フォト・エッセイ(139)売布「祈りの森」①


 先日、黙想指導のため、2泊3日で売布にある御受難会の黙想の家に行ってきた。売布の黙想の家の話はよく聞いていたが、行ったのは今回が初めてのことだった。今回は、カトリックではなく日本聖公会の召命黙想の指導だった。
 初日は、午後に着いて、自己紹介やらオリエンテーションやらをしているうちに夜になってしまったので外に出られなかった。2日目の朝、朝祷のあと庭を散策してみた。早くから太陽が照りつけ、本格的な夏の到来を感じさせる朝だった。歩き始めて驚いたのは、敷地の広さと木の多さだ。モミジ、杉、松、楠木などが鬱蒼と茂った森が、芝生の庭と黙想の家の建物を取り囲んでいる。森のあちこちにヒマラヤスギやダイオオショウなどの巨木が聳え立ち、深い森の中でしか見られない陰影の豊かな木陰を作り出していた。

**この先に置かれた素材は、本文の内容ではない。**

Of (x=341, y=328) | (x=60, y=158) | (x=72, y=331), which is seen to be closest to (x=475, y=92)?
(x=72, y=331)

 森を管理しているブラザーの話では、この黙想の家には森も含めて1万坪の敷地あるという。買い取ったときは3万坪あったのだが、東京の土地を買うために2万坪は転売してしまっのただそうだ。「松くい虫の被害を受けて、この10年で数百本の松を切ってしまったのですかすかになりました」とおっしゃっていたが、これで「すかすか」だとすれば最初は一体どれほどの森だったのだろう。







※写真の解説…宝塚黙想の家「祈りの森」にて。1枚目、ダイオオショウ(松科)の巨木。